Personal information
- Full name: Ezekiel Kwame Alladoh
- Date of birth: 13 September 2005 (age 20)
- Height: 1.91 m (6 ft 3 in)
- Position: Forward

Team information
- Current team: Philadelphia Union
- Number: 23

Youth career
- 0000–2024: Atlantic Sports Academy

Senior career*
- Years: Team / Apps / (Gls)
- 2024–2025: Accra Lions / 14 / (3)
- 2025: IF Brommapojkarna / 28 / (7)
- 2026–: Philadelphia Union / 16 / (1)

= Ezekiel Alladoh =

Ghanaian footballer (born 2005)

Ezekiel Alladoh (born 13 September 2005) is a Ghanaian footballer who plays as a forward for Philadelphia Union in Major League Soccer.

==Club career==
===Accra Lions===
He joined Ghana Premier League outfit Accra Lions from the Atlantic Sports Academy on 31 August 2024. He was seen as a replacement for Albania-bound Mohammed Yahaya. Among others, Alladoh scored against Accra Hearts of Oak.

===IF Brommapojkarna===
In January 2025 Alladoh moved to Europe as he signed for Swedish Allsvenskan club IF Brommapojkarna. Alladoh would be accommodated in Spånga, where several BP players reside in adjacent flats as well as a club representative residing on the same floor.

His first goal came in the 2024–25 Svenska Cupen against Örgryte. His first Allsvenskan goal came in a 3–0 victory over Sirius.
 According to Fotbolldirekt, he was already being scouted by Premier League clubs.

In May 2025, Alladoh scored the 1–0 goal against reigning champions Malmö FF, as BP defeated Malmö for the first time ever. His goal celebration entailed a phone call imitation, something Alladoh said he took from LeBron James.
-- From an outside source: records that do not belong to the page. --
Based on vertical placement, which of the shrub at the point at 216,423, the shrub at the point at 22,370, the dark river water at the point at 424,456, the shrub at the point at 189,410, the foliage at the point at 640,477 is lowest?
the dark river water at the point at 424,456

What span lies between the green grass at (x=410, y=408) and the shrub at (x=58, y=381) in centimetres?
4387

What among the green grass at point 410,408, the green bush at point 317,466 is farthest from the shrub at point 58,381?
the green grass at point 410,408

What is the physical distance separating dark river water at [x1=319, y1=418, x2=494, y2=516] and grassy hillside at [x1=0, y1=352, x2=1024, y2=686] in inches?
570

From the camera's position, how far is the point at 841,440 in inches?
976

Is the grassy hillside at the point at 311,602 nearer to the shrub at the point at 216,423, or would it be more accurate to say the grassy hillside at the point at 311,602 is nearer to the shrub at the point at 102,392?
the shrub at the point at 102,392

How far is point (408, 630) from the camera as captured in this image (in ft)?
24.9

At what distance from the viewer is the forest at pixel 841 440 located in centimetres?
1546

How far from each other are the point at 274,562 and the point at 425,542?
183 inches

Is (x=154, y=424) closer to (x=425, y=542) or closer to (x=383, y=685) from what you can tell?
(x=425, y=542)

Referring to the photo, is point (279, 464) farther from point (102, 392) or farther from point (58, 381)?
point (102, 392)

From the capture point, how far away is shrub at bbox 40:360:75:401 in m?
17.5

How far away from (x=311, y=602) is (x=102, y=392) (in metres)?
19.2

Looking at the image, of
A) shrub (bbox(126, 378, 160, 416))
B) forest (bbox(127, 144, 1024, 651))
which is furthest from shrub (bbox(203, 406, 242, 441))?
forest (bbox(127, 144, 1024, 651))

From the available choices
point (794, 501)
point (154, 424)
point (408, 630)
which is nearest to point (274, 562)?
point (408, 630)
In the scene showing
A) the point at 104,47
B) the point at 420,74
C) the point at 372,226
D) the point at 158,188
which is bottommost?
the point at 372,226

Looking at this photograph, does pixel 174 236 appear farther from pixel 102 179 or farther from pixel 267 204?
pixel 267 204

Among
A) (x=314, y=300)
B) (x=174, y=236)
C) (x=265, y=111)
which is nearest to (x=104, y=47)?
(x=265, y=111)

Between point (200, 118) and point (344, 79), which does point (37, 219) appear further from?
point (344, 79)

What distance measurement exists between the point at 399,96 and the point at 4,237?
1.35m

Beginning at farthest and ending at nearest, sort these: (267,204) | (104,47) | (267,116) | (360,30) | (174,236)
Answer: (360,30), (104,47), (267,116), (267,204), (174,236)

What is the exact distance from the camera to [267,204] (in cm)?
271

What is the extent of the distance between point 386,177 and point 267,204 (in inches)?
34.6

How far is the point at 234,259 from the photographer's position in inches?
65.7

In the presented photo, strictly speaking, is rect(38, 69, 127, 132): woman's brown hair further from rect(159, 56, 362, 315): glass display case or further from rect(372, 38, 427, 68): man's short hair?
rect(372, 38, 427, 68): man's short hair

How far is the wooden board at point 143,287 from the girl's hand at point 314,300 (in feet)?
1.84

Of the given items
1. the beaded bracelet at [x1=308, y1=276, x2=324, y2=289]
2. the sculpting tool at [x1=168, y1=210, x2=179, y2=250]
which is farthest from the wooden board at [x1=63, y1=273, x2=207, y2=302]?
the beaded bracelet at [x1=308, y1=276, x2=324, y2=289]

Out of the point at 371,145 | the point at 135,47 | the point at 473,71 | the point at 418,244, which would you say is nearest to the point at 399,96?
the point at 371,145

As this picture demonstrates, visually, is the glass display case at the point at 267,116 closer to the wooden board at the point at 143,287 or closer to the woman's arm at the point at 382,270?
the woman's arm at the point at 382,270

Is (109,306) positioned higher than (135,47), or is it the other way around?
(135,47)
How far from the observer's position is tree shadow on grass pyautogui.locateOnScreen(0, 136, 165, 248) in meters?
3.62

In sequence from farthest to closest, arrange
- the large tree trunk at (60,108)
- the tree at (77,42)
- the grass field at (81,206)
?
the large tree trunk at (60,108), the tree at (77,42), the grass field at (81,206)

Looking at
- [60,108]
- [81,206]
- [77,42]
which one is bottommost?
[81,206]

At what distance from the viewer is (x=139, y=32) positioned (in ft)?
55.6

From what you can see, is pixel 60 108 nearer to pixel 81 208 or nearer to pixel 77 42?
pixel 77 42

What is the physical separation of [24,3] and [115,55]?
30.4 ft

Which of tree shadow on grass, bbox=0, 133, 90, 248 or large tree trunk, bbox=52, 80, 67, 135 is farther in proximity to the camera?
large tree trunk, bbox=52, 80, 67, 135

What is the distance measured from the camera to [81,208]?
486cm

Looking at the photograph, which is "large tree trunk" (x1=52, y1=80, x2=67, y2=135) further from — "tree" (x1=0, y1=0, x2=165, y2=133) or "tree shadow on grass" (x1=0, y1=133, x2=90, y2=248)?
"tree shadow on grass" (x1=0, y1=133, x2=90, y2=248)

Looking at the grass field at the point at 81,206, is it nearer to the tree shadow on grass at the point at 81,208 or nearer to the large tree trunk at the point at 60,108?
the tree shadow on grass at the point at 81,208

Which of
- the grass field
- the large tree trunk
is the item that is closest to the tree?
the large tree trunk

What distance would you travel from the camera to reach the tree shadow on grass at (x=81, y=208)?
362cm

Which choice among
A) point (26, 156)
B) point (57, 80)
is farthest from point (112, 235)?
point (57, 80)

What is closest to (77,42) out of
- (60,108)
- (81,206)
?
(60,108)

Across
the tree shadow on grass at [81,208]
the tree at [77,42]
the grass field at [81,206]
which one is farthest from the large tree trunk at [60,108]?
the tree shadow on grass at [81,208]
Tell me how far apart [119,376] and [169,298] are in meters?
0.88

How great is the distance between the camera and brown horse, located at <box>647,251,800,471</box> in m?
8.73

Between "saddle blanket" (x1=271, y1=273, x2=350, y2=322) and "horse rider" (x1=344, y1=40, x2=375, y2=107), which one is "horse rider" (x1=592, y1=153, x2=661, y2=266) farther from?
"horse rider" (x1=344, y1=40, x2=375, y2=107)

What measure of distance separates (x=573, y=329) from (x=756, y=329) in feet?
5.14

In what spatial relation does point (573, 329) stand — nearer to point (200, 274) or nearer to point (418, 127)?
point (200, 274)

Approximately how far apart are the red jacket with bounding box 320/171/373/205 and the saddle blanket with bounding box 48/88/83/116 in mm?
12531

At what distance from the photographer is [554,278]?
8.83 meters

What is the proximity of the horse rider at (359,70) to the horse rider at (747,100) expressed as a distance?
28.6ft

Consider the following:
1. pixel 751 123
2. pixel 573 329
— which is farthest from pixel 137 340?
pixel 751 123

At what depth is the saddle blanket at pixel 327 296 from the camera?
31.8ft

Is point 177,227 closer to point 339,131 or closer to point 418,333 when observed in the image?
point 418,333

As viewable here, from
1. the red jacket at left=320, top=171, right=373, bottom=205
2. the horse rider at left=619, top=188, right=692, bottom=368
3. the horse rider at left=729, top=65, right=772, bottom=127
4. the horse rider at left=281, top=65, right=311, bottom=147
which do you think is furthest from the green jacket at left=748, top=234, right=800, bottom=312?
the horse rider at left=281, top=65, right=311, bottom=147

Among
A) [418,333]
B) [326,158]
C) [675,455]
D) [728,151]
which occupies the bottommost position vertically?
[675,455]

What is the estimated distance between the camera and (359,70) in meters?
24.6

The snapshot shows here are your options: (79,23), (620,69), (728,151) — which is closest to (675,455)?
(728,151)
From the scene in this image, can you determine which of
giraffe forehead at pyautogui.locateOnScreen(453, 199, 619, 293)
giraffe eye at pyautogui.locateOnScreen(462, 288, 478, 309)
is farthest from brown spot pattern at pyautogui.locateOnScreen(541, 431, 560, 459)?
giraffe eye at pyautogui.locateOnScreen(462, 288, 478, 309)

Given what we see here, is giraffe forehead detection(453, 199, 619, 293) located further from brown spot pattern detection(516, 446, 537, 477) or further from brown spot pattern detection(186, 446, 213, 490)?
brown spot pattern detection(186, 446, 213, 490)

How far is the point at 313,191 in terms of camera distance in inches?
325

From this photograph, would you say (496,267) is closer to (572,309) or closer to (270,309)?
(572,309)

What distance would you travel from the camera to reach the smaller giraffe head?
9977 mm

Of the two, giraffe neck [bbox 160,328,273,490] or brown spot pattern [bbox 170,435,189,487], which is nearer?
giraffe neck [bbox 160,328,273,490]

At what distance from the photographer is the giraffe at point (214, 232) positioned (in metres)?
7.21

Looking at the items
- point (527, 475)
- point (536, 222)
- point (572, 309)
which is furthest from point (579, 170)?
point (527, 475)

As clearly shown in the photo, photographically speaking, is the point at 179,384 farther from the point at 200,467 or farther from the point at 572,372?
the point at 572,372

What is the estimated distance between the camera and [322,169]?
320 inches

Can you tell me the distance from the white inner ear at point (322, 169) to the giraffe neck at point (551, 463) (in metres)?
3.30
By that time, Alladoh had averaged 0.5 goals per match for BP.

===Philadelphia Union===
On December 3, 2025, Alladoh was signed by Philadelphia Union of Major League Soccer for a club record fee, with Alladoh signing a guaranteed contract beginning in 2026 through 2028 with club options for 2029 and 2030. The transfer fee was reported to be around $4.5 million.

==International career==
In May 2024, Alladoh was named to Ghana's provisional roster for the Western Africa Zone B U20 Cup of Nations.